The first seems like good news: without the compressive force of gravity, your spinal column expands and you grow taller, usually by between 5 and 8 cm. Unfortunately, the extra height can bring complications, which may include backache and nerve problems. More worrying than height gain, though, is the loss of bone and muscle tissue that becomes apparent from the first few days of a space mission.
Bone is a living, dynamic tissue. In normal life, new bone cells are constantly being made while worn bone is destroyed and its materials recycled. Bone regeneration is governed by a complex system, regulated by hormones and vitamins as well as physical stress on various parts of the skeleton. In microgravity, the body has no need to maintain its skeletal structure to Earth-bound standards. So bone tissue is absorbed and not replaced: astronauts can lose up to 1% of their bone mass each month. The missing bone shows up as high calcium levels elsewhere in the body, which itself can lead to health problems - kidney stones, for example.
Microgravity bone loss stops soon after astronauts return to Earth, but so far, no one is sure whether the lost bone fully regenerates. The life science experiments planned for the ISS should help scientists learn much more precisely how bone loss comes about, and perhaps how to cure it. Since the problem is very similar to osteoporosis, a bone-wasting disease especially common among elderly women on Earth, astronauts will not be the only people to benefit from the research.

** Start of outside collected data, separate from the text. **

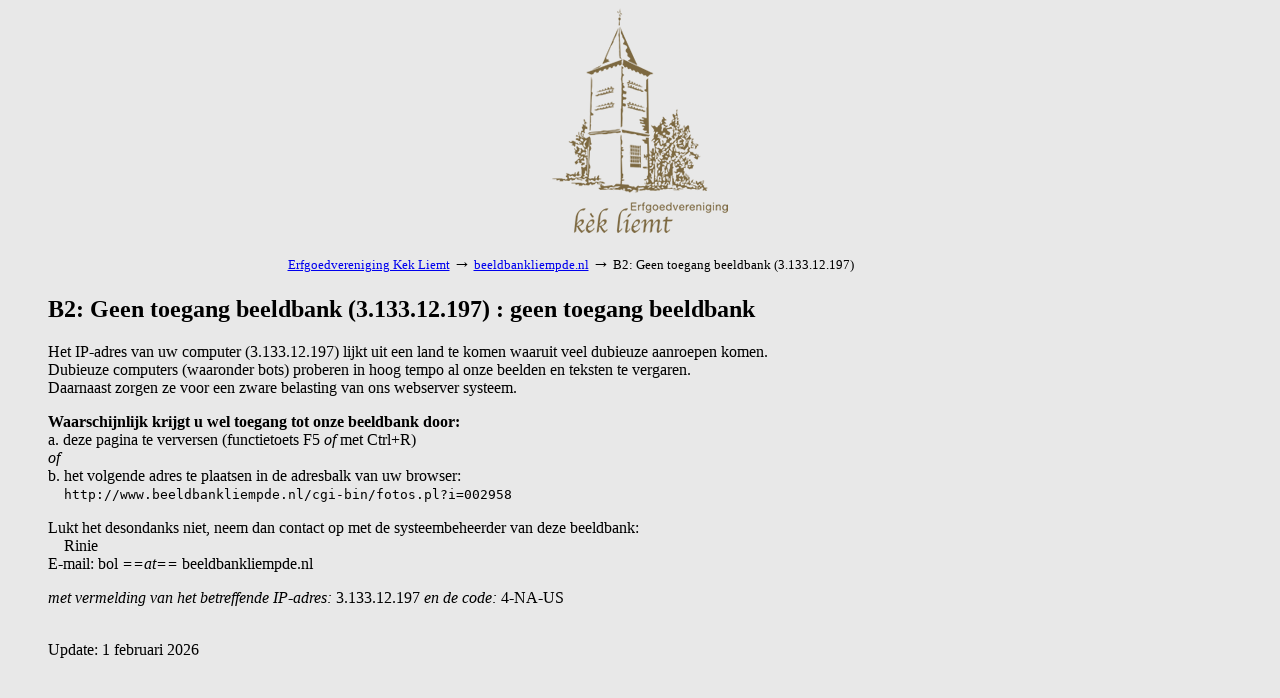

--- FILE ---
content_type: text/html; charset=iso-8859-1
request_url: http://www.beeldbankliempde.nl/cgi-bin/fotos.pl?ident=002958&search=VELD%20fromdate%20Rosenlo&sort=14&inword=2&display=gallery&istart=1
body_size: 1520
content:
<!DOCTYPE HTML PUBLIC "-//W3C//DTD HTML 3.2//EN">
<html>

<head>
<meta http-equiv="Content-Type" content="text/html; charset=ISO-8859-1">
<meta name="viewport" content="width=device-width, initial-scale=1">
<meta name="referrer" content="no-referrer-when-downgrade">
<title>B2: Geen toegang beeldbank (3.133.12.197) : geen toegang beeldbank</title>
<base href="http://www.beeldbankliempde.nl">
<script type="text/javascript">
<!--
var width = (typeof screen !== "undefined" && screen.width) ? screen.width : 1;
var height = (typeof screen !== "undefined" && screen.height) ? screen.height : 1;
document.cookie = "zcbs-scres=" + width + "x" + height + "; expires=Sun, 18 Aug 2947 10:00:00 UTC; path=/;";
// -->
</script>
</head>

<body bgcolor="#e8e8e8">

<p>
<center>
<table border="0" cellspacing="0" cellpadding="0" width="80%">
<tr><td width="20%" align="center" valign="bottom">
    &nbsp;
</td><td align="center">
    <a href="http://www.kekliemt.nl/" target="_SC"><img src="/fotos/misc/logo.jpg" width="176" height="225" border="0"></a> 
</td><td width="20%" align="center" valign="bottom">
    &nbsp;</td>
</tr>
<tr><td colspan="3">
&nbsp;<br>
<center>
<table border="0" cellspacing="0" cellpadding="2" width="709" id="tblblocked">
<tr><td align="left">
<font size="-1">
<a href="http://www.kekliemt.nl/" target="_blank">Erfgoedvereniging Kek Liemt</a> <font size="+1">&#8594;</font>
<a href="/cgi-bin/fotos.pl">beeldbankliempde.nl</a> <font size="+1">&#8594;</font>
B2: Geen toegang beeldbank (3.133.12.197)
</font>
</td></tr>
</table>
</center>

</td></tr>
</table>
</center>


<div style="margin-left:40px; margin-right:40px; margin-top:10px; margin-bottom:40px;">

<p>
<h2>B2: Geen toegang beeldbank (3.133.12.197) : geen toegang beeldbank</h2>    

<center>
</center>
<p>
<p>
<!-- EOR -->
Het IP-adres van uw computer (3.133.12.197) lijkt uit een land te komen waaruit veel dubieuze aanroepen komen.
<br>
Dubieuze computers (waaronder bots) proberen in hoog tempo al onze beelden en teksten te vergaren.
<br>
Daarnaast zorgen ze voor een zware belasting van ons webserver systeem.

<p>
<strong> 
Waarschijnlijk krijgt u wel toegang tot onze beeldbank door:
</strong>
<br>
a. deze pagina te verversen (functietoets F5 <em>of</em> met Ctrl+R) 
<br>
<em>of</em>
<br>
b. het volgende adres te plaatsen in de adresbalk van uw browser:
<br>
&nbsp; &nbsp; <code>http://www.beeldbankliempde.nl/cgi-bin/fotos.pl?i=002958</code>

 
<p>
Lukt het desondanks niet, neem dan contact op met de systeembeheerder van deze beeldbank:

<br>
&nbsp;&nbsp;&nbsp; Rinie
<br>
E-mail: bol <em>==at==</em> beeldbankliempde.nl

<p>
<em>met vermelding van het betreffende IP-adres:</em> 3.133.12.197 <em>en de code:</em> 4-NA-US
<br>&nbsp;
<!-- EOR -->





<p>
 Update: 1 februari 2026

</div>

<script>
document.addEventListener("keydown", function(event) {
  if (event.ctrlKey && event.code === "Home") {              // Bij gebruik Ctrl+Home toets 
    window.location.href = "/cgi-bin/fotos.pl";
  }
  if (event.ctrlKey && event.key.toLowerCase() === "h") {    // Bij gebruik Ctrl+h
    event.preventDefault();
    window.location.href = "/cgi-bin/fotos.pl";
  }
});
</script>
</body>
</html>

Exercise seems to have little effect on bone loss, but it does reduce muscle shrinkage and generally improves an astronaut's sense of well-being. It may also be essential to a mission: astronauts can move around inside the ISS with very little effort, but spacewalks - or even installing heavy equipment within the station - involve heavy work.
Most astronauts, at least once they get over any space sickness, report an initial exhilaration at their freedom from weight. They are all disciplined, highly trained people, too, who share a sense of being part of an elite team with important work ahead of them. So it is not surprising that psychological problems are unusual on short-duration space missions.

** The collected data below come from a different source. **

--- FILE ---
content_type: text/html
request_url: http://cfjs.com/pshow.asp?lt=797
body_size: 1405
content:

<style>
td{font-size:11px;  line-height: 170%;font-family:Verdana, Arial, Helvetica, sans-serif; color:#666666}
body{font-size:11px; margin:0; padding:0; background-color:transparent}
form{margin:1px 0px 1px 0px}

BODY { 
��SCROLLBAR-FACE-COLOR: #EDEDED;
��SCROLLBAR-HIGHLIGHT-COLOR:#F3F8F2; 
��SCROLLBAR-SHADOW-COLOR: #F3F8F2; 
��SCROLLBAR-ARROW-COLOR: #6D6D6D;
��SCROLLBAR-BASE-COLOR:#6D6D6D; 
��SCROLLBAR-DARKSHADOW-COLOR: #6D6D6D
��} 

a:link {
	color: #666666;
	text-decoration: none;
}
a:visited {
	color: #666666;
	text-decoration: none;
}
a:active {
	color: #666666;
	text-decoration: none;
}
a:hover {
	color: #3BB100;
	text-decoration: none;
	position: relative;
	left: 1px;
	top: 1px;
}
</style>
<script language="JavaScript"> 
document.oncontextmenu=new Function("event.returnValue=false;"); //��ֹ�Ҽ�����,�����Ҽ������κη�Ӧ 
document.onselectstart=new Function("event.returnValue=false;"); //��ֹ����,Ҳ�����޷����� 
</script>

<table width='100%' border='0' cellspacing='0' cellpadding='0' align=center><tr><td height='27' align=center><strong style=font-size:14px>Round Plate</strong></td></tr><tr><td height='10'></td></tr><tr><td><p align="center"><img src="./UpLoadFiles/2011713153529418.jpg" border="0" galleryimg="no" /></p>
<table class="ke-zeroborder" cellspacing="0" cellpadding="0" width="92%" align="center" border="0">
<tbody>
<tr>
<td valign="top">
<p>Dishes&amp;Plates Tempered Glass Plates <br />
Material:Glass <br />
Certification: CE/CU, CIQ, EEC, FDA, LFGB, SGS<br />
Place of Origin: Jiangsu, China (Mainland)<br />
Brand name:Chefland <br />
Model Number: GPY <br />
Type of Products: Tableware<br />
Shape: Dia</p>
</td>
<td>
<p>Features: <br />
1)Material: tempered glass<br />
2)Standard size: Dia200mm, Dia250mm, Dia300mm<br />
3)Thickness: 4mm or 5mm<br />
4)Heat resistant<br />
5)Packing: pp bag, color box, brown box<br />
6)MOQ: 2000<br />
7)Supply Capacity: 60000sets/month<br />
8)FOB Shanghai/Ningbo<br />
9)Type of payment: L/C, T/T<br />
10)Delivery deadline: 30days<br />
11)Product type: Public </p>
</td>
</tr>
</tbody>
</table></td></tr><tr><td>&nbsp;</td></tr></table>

Sooner or later, though, despite the marvellous views and the sense of mission, astronauts do feel the pressure of confinement in what amounts to a few small rooms. One Russian cosmonaut wryly remarked, "All the conditions necessary for murder are met if you shut two men in a cabin measuring 5 metres by 6 and leave them together for two months."
Fortunately, no astronaut has ever come nearer murder than a little ill-temper. But Russian psychologists - with almost 90,000 flying hours aboard the old Mir station to provide their data - have learned a good deal about the psychology of long-term space flight. Generally, they observed their cosmonauts go through three distinct phases. During the first, which usually lasted about two months, people were busy adapting, usually successfully, to their new environment. In the second phase, their were clear signs of fatigue and low motivation. And in the final phase, cosmonauts could become hypersensitive, nervous and irritable - a group of symptoms the Russians called "asthenia".
Other than a return to Earth, there seems to be no instant cure. But an easier workload, coupled with frequent opportunities for private communication with families back home, are important morale boosters. ISS operations managers have learned a great deal from the Russian experience, which is one reason why duty tours aboard the station will normally be limited to six months.